La Vespa ha accompagnato la storia italiana diventando negli anni una delle immagini più riconoscibili nel mondo. Nasce in un’Italia devastata dalla guerra, dove muoversi è difficile e l’automobile resta un lusso per pochi. Enrico Piaggio comprende che il futuro della mobilità passa da un mezzo economico, semplice e accessibile. Insomma la Vespa rappresenta un tassello fondamentale della storia italiana delle due ruote. Negli ultimi anni abbiamo visto diverse aziende che si sono adoperate per realizzare kit in grado di elettrificare la Vespa. Newtron è una di queste e recentemente ha presentato un interessante kit modulare.
Quello mostrato alcuni giorni fa si chiama Vespa EV, sistema di retrofit 100% elettrico pensato per trasformare lo scooter Piaggio originale in un veicolo a zero emissioni, mantenendone telaio, stile e fascino.
L’idea alla base del progetto è semplice: elettrificare invece di sostituire. In un momento in cui la mobilità urbana guarda con sempre maggiore attenzione alla sostenibilità, Newtron propone un approccio fondato sul riuso intelligente, estendendo il ciclo di vita di veicoli già esistenti. Il sistema è conforme alla normativa italiana sul retrofit, il D.M. 141/2022, e consente una trasformazione omologata, sicura e replicabile.
Il kit sviluppato da Newtron comprende motore elettrico, pacco batterie agli ioni di litio, centralina di gestione e interfaccia di ricarica. Due le configurazioni disponibili: una da 11 kW, paragonabile a uno scooter 125, e una da 14 kW, più vicina per prestazioni a un 300 cc. Su strada, il vantaggio è quello tipico dell’elettrico: una risposta immediata all’acceleratore e uno scatto più brillante rispetto alle versioni termiche originali.
La batteria lavora a circa 48 V e, nelle versioni più performanti, può arrivare a una capacità di 4,5 kWh. Secondo Newtron, l’autonomia reale è compresa tra 100 e 120 km, un valore coerente con l’utilizzo quotidiano in città e nei tragitti extraurbani leggeri. La ricarica completa richiede circa quattro ore.
La Vespa Newtron conserva gran parte delle caratteristiche dinamiche del modello originale. L’integrazione del sistema elettrico è stata studiata per non alterare in modo significativo la distribuzione dei pesi e il comportamento su strada. L’incremento di massa dichiarato resta contenuto, intorno al 5%, così da preservare quella maneggevolezza che da sempre è uno dei punti di forza della Vespa.
La velocità massima varia, a seconda della configurazione scelta, tra 90 e 110 km/h. Un dato adeguato all’utilizzo urbano ed extraurbano leggero. Ampia anche la compatibilità del kit, applicabile a diversi modelli Vespa, dalla Granturismo 125L fino alle più recenti GTS 310.
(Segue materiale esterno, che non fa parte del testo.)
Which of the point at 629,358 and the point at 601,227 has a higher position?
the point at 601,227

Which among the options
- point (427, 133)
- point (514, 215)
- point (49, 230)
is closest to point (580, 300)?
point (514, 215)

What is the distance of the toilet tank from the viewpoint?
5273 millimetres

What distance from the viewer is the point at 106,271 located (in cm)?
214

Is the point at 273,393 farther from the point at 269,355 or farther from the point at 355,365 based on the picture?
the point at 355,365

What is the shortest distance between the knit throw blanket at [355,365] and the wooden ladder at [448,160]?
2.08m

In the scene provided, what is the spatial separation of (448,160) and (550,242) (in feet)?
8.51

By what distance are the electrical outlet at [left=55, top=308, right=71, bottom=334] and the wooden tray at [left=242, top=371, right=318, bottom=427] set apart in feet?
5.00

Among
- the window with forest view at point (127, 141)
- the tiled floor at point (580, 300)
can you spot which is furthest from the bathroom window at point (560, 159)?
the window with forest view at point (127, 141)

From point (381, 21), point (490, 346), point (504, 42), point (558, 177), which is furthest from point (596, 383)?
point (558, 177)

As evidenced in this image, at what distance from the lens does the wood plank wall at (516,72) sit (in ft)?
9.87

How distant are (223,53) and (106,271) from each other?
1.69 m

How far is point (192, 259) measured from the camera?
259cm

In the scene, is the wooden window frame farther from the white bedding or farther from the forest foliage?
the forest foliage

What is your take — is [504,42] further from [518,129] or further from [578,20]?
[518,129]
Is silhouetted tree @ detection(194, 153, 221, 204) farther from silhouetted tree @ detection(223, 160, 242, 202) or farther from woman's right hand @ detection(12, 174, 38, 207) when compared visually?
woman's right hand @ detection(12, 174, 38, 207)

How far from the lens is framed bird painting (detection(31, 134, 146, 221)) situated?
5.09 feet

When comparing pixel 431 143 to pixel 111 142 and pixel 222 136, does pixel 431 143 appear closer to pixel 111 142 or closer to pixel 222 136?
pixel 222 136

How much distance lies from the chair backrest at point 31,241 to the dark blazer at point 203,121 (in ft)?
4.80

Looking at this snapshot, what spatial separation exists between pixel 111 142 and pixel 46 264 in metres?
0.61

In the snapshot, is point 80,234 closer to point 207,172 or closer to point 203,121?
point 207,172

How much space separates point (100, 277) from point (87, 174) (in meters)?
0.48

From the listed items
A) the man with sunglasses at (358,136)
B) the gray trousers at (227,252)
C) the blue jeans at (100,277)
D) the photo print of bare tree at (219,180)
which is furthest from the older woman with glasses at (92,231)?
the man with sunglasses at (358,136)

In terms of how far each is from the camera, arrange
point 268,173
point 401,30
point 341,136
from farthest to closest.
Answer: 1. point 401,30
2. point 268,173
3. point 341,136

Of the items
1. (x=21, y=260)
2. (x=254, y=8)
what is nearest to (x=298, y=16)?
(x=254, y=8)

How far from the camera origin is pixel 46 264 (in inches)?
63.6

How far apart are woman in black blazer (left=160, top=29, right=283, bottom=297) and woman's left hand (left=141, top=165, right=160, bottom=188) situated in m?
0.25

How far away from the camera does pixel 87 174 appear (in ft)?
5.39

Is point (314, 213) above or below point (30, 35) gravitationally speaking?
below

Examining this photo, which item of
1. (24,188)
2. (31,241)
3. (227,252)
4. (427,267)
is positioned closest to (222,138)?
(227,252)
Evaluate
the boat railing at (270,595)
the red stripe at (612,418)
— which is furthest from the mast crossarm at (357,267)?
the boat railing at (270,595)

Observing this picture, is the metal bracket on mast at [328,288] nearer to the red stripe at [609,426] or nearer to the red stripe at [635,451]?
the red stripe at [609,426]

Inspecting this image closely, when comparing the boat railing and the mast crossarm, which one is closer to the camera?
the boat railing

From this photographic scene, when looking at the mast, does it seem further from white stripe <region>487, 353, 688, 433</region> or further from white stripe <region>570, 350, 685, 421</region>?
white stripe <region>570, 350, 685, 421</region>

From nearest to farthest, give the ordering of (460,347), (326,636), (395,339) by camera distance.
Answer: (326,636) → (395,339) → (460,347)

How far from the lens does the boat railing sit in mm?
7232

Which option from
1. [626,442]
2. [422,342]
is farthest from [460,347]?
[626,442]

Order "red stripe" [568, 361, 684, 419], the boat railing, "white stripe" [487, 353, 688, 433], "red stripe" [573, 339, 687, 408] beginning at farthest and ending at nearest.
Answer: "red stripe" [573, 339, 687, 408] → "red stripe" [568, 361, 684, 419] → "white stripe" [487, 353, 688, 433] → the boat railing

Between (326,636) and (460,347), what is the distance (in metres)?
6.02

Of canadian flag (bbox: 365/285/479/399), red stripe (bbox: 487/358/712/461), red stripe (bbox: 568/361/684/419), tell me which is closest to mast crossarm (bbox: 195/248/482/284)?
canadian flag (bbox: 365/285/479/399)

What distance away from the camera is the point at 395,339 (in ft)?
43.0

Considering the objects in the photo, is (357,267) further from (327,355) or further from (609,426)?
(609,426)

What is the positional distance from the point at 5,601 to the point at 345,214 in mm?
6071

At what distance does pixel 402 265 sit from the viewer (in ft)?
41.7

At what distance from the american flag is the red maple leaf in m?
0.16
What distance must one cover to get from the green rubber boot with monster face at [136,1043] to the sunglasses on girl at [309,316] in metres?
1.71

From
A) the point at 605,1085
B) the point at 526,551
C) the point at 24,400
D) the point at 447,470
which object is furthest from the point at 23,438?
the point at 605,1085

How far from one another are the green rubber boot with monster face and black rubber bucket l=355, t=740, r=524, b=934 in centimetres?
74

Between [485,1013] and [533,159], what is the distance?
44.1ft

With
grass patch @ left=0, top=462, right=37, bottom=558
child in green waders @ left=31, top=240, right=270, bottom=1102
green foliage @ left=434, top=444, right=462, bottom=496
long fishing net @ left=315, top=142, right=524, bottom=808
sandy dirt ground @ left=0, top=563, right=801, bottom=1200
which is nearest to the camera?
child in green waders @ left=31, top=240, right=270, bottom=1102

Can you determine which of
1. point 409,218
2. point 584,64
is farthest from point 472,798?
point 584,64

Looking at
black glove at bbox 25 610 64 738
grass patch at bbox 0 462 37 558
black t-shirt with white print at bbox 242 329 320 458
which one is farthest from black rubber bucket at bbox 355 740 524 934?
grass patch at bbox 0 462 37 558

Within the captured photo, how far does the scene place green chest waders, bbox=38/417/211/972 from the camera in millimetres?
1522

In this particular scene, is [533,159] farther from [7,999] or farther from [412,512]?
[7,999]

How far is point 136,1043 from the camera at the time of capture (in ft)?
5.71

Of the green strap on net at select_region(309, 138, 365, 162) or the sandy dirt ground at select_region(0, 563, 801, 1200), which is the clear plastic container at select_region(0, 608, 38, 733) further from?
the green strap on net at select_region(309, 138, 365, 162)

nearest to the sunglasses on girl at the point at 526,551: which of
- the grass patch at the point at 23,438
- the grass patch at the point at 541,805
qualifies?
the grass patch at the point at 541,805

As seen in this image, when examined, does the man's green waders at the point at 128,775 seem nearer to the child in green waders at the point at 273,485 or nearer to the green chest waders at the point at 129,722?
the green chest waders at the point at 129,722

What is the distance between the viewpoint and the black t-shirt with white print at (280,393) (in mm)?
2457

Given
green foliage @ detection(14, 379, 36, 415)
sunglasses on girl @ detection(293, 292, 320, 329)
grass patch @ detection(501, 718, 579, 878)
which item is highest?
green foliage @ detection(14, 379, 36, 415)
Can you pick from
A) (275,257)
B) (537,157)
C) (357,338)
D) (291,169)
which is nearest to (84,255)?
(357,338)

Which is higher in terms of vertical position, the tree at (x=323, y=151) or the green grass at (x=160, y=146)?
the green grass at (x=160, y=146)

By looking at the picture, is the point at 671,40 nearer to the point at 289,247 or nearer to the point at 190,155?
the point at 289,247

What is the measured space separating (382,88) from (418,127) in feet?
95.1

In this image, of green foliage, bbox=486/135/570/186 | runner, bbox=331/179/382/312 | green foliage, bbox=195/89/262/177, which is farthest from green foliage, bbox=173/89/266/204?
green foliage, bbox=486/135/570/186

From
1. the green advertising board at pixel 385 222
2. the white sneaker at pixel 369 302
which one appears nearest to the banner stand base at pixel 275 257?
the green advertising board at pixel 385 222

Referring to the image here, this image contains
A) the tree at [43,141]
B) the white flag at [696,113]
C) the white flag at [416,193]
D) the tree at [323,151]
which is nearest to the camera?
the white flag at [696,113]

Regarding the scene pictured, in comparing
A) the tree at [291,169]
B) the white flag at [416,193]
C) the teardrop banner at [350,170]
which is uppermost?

| Modello | Cilindrata | Anno | Stato | Note |
|---|---|---|---|---|
| Granturismo 125L | 125 cc | 2003 | Compatibile | Versione base aggiornata |
| Vespa GTS 250 i.e. | 250 cc i.e. | 2005 | Compatibile | Iniezione elettronica |
| Vespa GTV e LXV | Da confermare | 2006 | Compatibile | Versioni speciali da distinguere in distinta tecnica |
| Vespa GT 60° | 250 cc | 2006 | Compatibile | Edizione dedicata |
| Vespa GTS 300 | 300 cc | 2008 | Compatibile | Piattaforma ad alta diffusione |
| Vespa Sei Giorni | Da confermare | 2017 | Compatibile | Versione speciale |
| Vespa GTS | Da confermare | 2019 | Compatibile | Aggiornamento gamma GTS |
| Vespa GTS 310 | 310 cc | 2025 | Compatibile | Ultima evoluzione di gamma |
La proposta commerciale si articola su due livelli. Il kit di conversione parte da 3.590 euro tutto incluso per la versione da 11 kW con batteria da 3 kWh, mentre la configurazione da 14 kW con batteria da 4,5 kWh arriva a 4.590 euro. Chi preferisce acquistare una Vespa già convertita su base Piaggio Donor L o GTS può invece scegliere una soluzione chiavi in mano con prezzi compresi tra 7.590 e 8.990 euro.
Tra gli optional figurano app di telemetria, presa Mennekes, prese USB A/C e display digitale. Restano disponibili anche gli accessori più classici legati all’universo Vespa, come bauletto, parabrezza e supporto per smartphone. con una seconda vita elettrica.